> _Text provided_

BEGIN

From: ph@netcom.com (Peter Hendrickson)

At 1:39 PM 11/17/1996, Simon Spero wrote:

...

Create a number up public/private key pairs, blind them, then do the cut-and-choose thing with the security officer. He signs the blinded key, then returns it. Unblind the remaining pubic key, and you've got a public key with the appropriate signature on it.

Okay, this would work. But, it requires that all (or at least many) of the Members of Parliament cooperate. If not, then the security officer will be able to make very good guesses about who is speaking.

Parliamentarians may not cooperate for a variety of reasons. They may not wish to be attacked by terrorists for the words of others. They may believe that cowardice is not to be encouraged. They may not believe in anonymity. It might be too hard for them.

What I would like to see is a method which relies only on published public keys and no other cooperation from the people who are (more or less) being used as shields. This may be impossible.

END

> _The exercise_
Answer these questions from the post:
1. Who signs the blinded key?
2. How many of the Members of Parliament must cooperate for the method to work?
3. What kind of keys would the writer's preferred method rely on?
The listing that comes next plays no part in this exercise.

> _Supplied data_
BEGIN

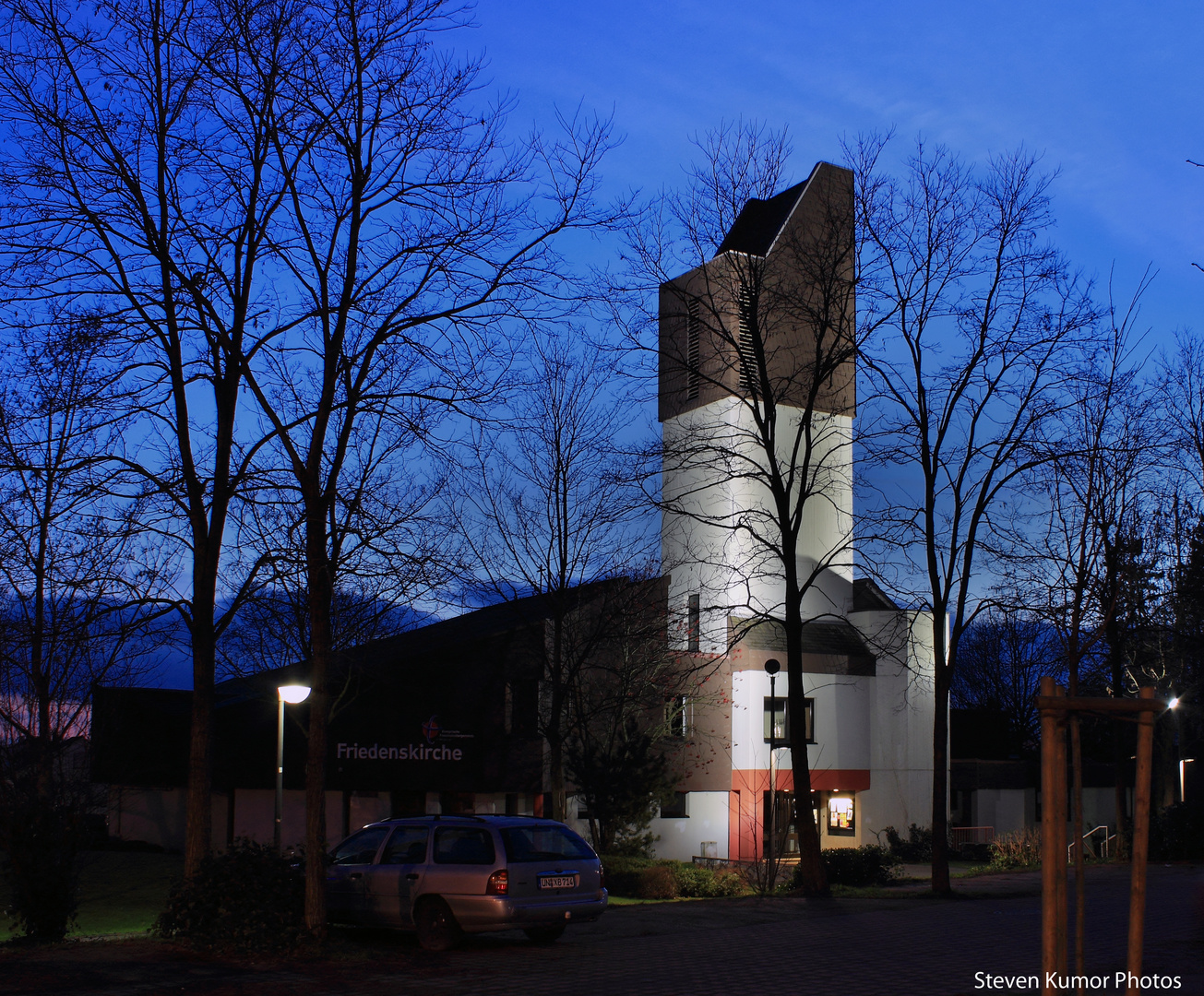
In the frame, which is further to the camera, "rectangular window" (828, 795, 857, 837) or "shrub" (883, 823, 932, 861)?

END

> _Answer to the exercise_
1. The security officer.
2. All of them, or at least many.
3. Only published public keys.